Gritty and compelling harp player and singer
Live in Chicago!
Random Chance Records is proud to present the first live album of Little Arthur Duncan. It took less than a minute's worth of listening to the master CD sent to me by producer and musician Karl Meyer to know this was going to be our next release. I love this music. Little Arthur Duncan is another link in the chain of real Chicago blues: gritty, compelling, smokey, whiskey-breathed, and intense. Enjoy it!
—Rick Congress Random Chance Records
Note: Little Arthur Duncan album available in digital download format only.
Little Arthur Duncan's blues are infectious. As he sings, Arthur throws his head back, allowing pure emotion to escape his soul and penetrate his audience. He bounces up and down with the microphone firmly clenched in one hand, drawing inspiration from the sweat on his own brow. When he plays the blues harp, he contorts his entire body to draw out every note. He is a dynamic and energetic performer. Ten minutes into his show, you'll agree: he's an original.
Arthur Duncan was born in Indianola, Mississippi, in 1934. He was raised on the Woodburn Plantation, where B.B. King grew up. Arthur began his musical career as a drummer, but after he moved to Chicago in 1950, he met Little Walter and took up the harmonica. For a while during the 1950s, Arthur shared a house with Little Walter and Jimmy Reed. During these years Arthur sang and played in blues clubs all over Chicago. Most of the time he had his own band, but often he would work with artists such as Hip Linkchain, John Brim, and Floyd Jones.
Throughout the 1960s and 1970s Arthur worked construction jobs during the week, and played blues around Chicago on weekends. By the 1989s he was working regularly as some of Chicago's premier blues clubs, including Kingston Mines, Rosa's, B.L.U.E.S. on Halstead, and Lilly's. In 1989 he recorded an album called Bad Reputation for Blues King Records.
Problems with Arthur's teeth kept him from performing during the early 1990s. But in 1998 he acquired a whole new set of pearly whites, and he has returned to the blues scene with a vengeance. This was particularly good timing for Little Arthur, since Cannonball Records released four tracks from Bad Reputation on their CD titled Blues Across America—The Chicago Scene.
There has been increasing recognition of Little Arthur Duncan's importance as an exponent of Chicago blues.
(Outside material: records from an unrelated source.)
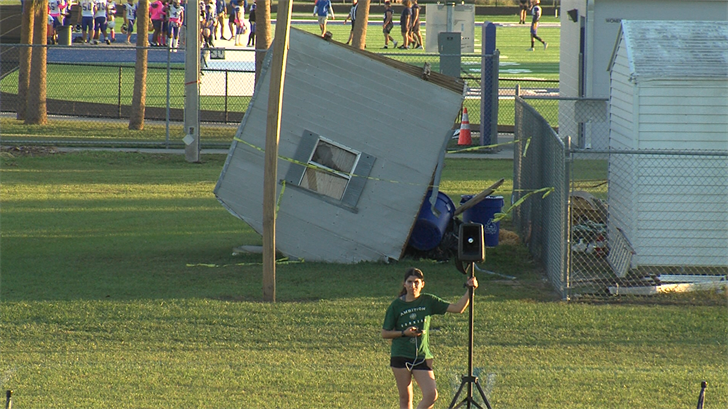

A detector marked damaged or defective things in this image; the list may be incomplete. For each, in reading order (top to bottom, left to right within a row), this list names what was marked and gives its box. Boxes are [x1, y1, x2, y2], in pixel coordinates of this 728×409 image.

damaged window [284, 130, 376, 209]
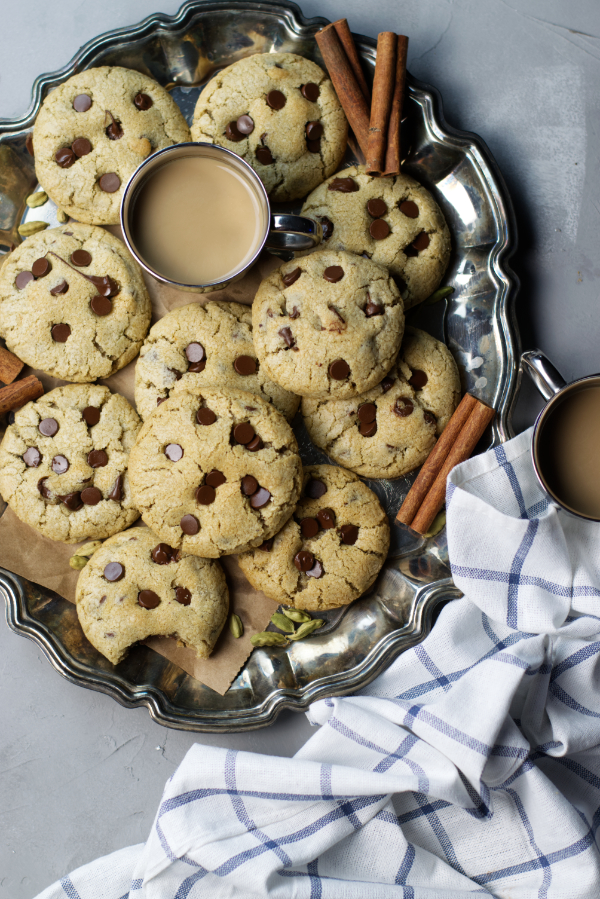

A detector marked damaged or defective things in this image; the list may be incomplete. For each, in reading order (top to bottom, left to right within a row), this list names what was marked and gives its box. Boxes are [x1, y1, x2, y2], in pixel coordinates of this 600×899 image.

broken cinnamon stick piece [314, 22, 370, 160]
broken cinnamon stick piece [332, 18, 370, 102]
broken cinnamon stick piece [366, 32, 398, 176]
broken cinnamon stick piece [384, 35, 408, 177]
broken cinnamon stick piece [0, 346, 24, 384]
broken cinnamon stick piece [0, 374, 44, 416]
broken cinnamon stick piece [408, 400, 496, 536]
Real Blues magazine ran a series of articles on him and about the nightclub he owned at one time (issues number 16, Dec. '98/ Jan. '99 and 17, Feb/March '99.
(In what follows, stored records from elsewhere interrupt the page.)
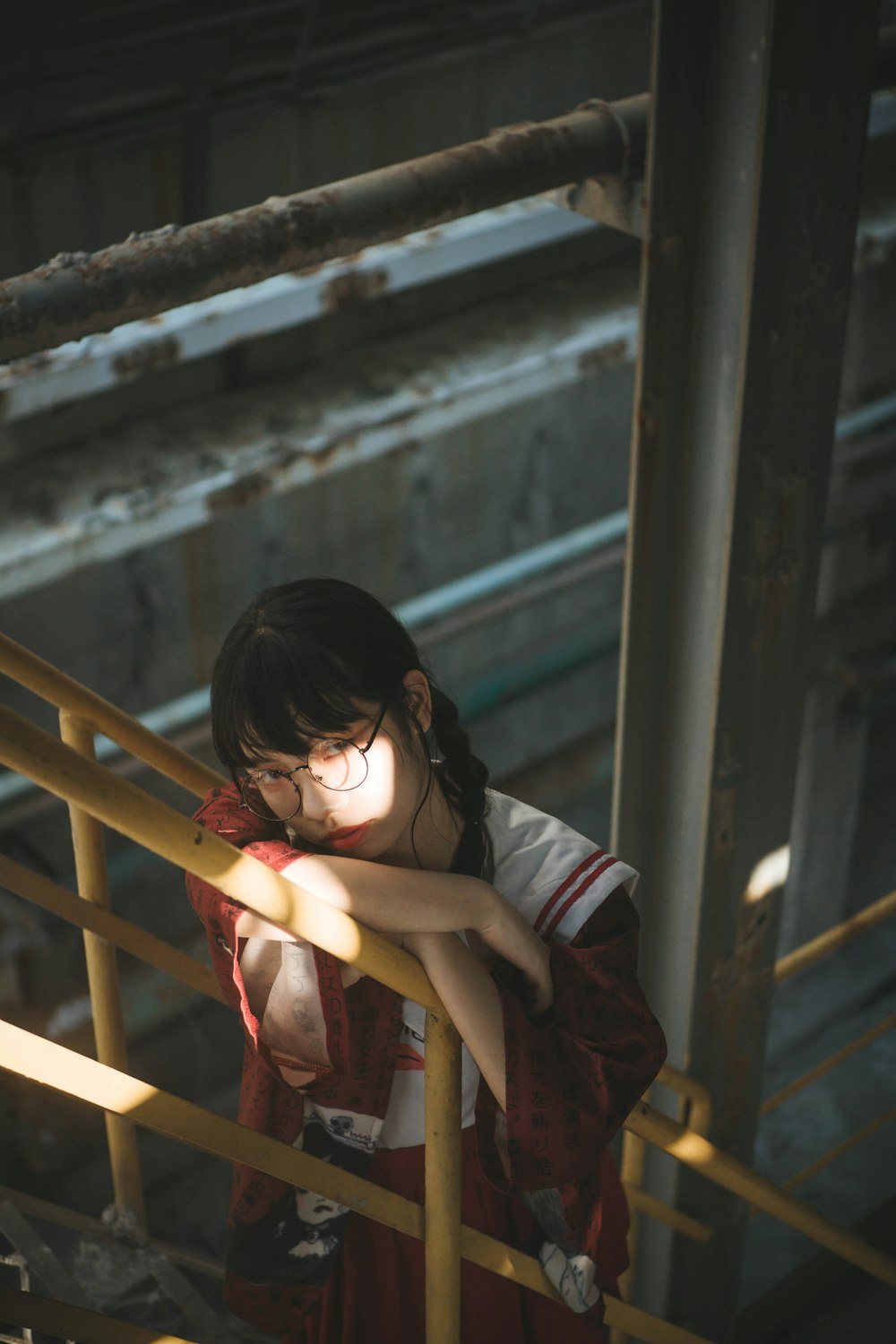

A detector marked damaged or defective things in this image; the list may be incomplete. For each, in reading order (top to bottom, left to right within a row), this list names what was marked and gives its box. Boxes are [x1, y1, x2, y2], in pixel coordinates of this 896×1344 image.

rusty metal beam [0, 97, 649, 366]
rusty metal beam [609, 0, 882, 1333]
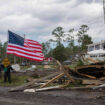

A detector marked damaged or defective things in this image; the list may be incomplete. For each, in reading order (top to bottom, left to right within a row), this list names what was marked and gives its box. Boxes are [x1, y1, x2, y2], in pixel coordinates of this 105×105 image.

damaged wooden debris [9, 58, 105, 92]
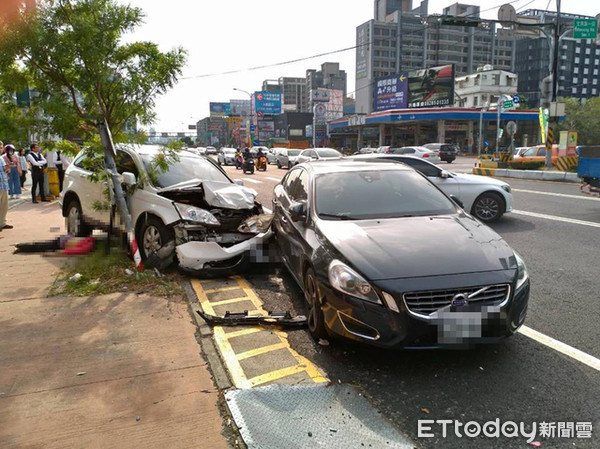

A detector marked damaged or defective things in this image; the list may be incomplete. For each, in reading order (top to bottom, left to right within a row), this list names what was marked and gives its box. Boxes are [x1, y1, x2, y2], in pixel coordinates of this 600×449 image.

damaged silver car [59, 145, 272, 274]
broken bumper piece [177, 229, 274, 274]
crumpled front bumper [177, 229, 274, 274]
Now he is scheduled to go on his first European tour in October of 2000. Don't miss a chance to hear an original bluesman carrying on the great Chicago blues tradition.
—Karl A. Meyer
...Harp player and singer Little Arthur Duncan is one of those unsung underground blues artists who has been a resident of Chicago since 1950, he also had a role as a club owner on the west side of the city...churning rhythms from the band and a high register shouting vocal style, with considerable harp technique are Duncan's style.
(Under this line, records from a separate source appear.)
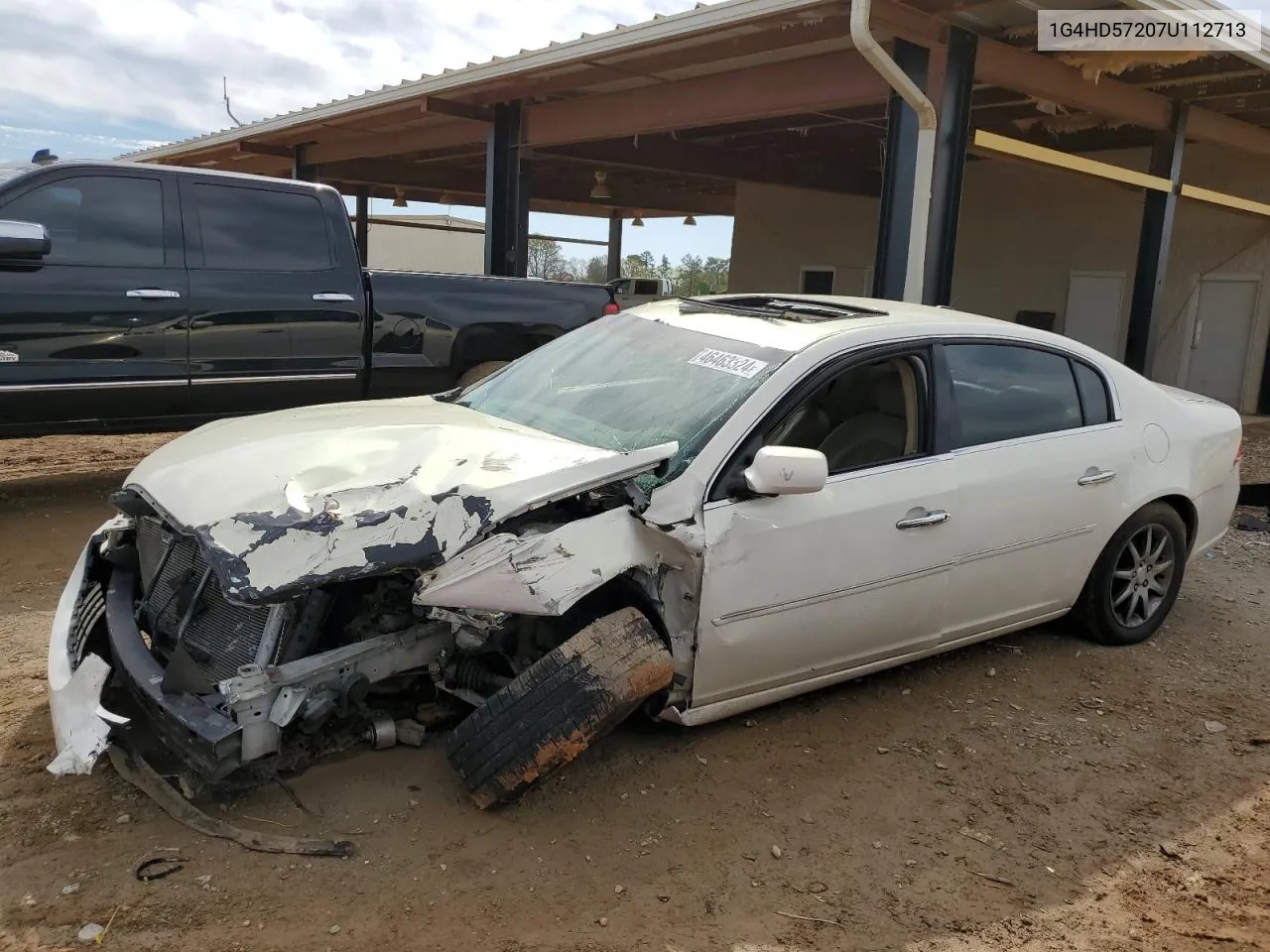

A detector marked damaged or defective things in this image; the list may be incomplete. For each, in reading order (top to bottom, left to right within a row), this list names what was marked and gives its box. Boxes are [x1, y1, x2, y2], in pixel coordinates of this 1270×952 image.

shattered windshield [456, 313, 794, 484]
damaged hood [125, 399, 679, 607]
crumpled bumper [47, 524, 130, 777]
destroyed front wheel [444, 611, 671, 809]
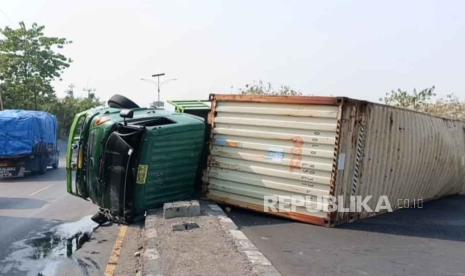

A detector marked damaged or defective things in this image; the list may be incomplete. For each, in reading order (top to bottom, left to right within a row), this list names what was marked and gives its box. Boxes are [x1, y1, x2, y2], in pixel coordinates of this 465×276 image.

overturned green truck cab [66, 96, 204, 223]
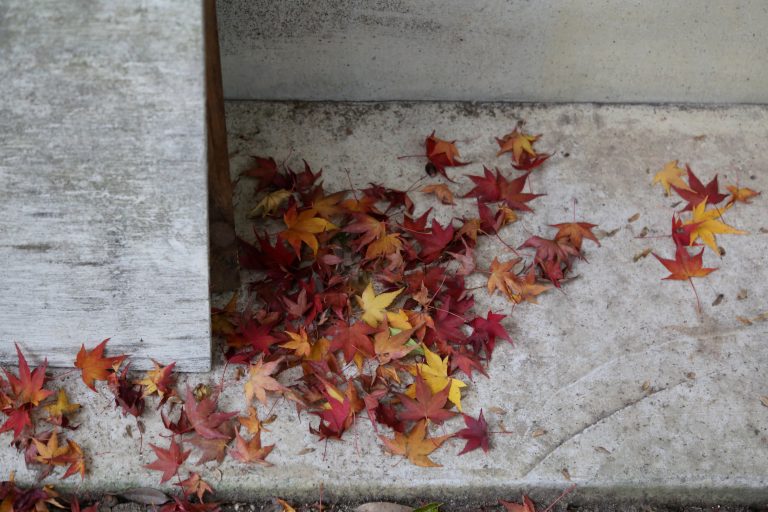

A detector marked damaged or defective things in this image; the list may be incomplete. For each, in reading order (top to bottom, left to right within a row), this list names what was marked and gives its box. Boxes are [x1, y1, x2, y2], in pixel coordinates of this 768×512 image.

crack in concrete [520, 378, 688, 478]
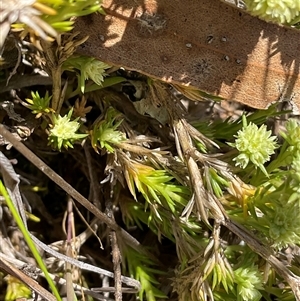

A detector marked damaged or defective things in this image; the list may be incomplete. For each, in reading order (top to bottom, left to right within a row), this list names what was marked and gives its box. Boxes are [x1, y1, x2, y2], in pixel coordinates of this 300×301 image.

rusty metal object [74, 0, 300, 110]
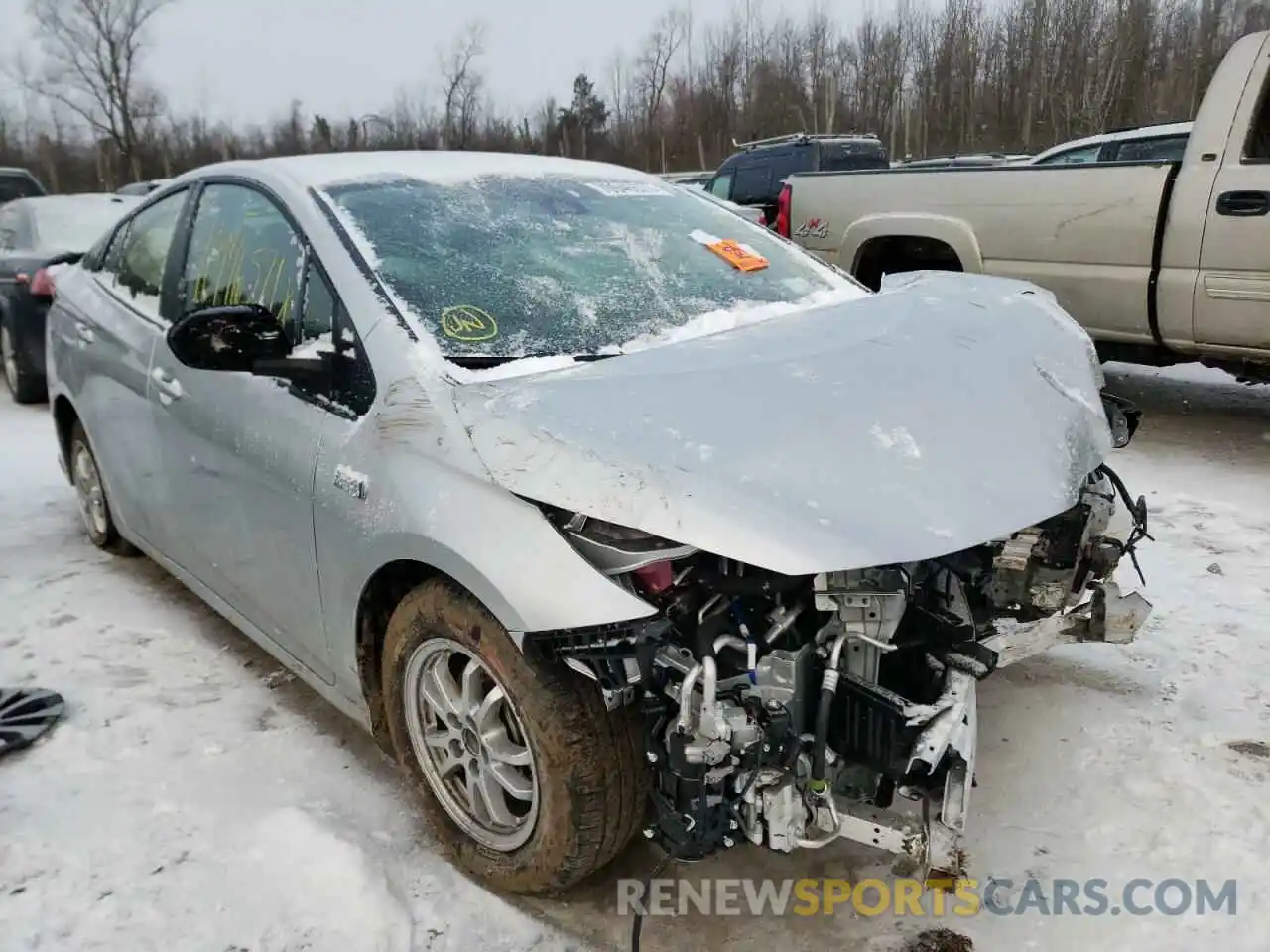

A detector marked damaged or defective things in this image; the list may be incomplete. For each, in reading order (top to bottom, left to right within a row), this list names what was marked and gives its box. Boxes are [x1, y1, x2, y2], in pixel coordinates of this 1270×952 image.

—Mike Stevenson, Blues and Rhythm, April, 1998
...Little Arthur Duncan is a throwback to the old-school of Chicago blues...Duncan is a fair harp-player in a technical sense, but an authentic bluesman with lots of soul in his performance. Influenced by Slim Harpo and Jimmy Reed, the two most influential stars of the 1950s and the 1960s, and there's also a big dose of Howlin' Wolf in his playing as well.
—Andy Grigg, Real Blues, June/July 1998.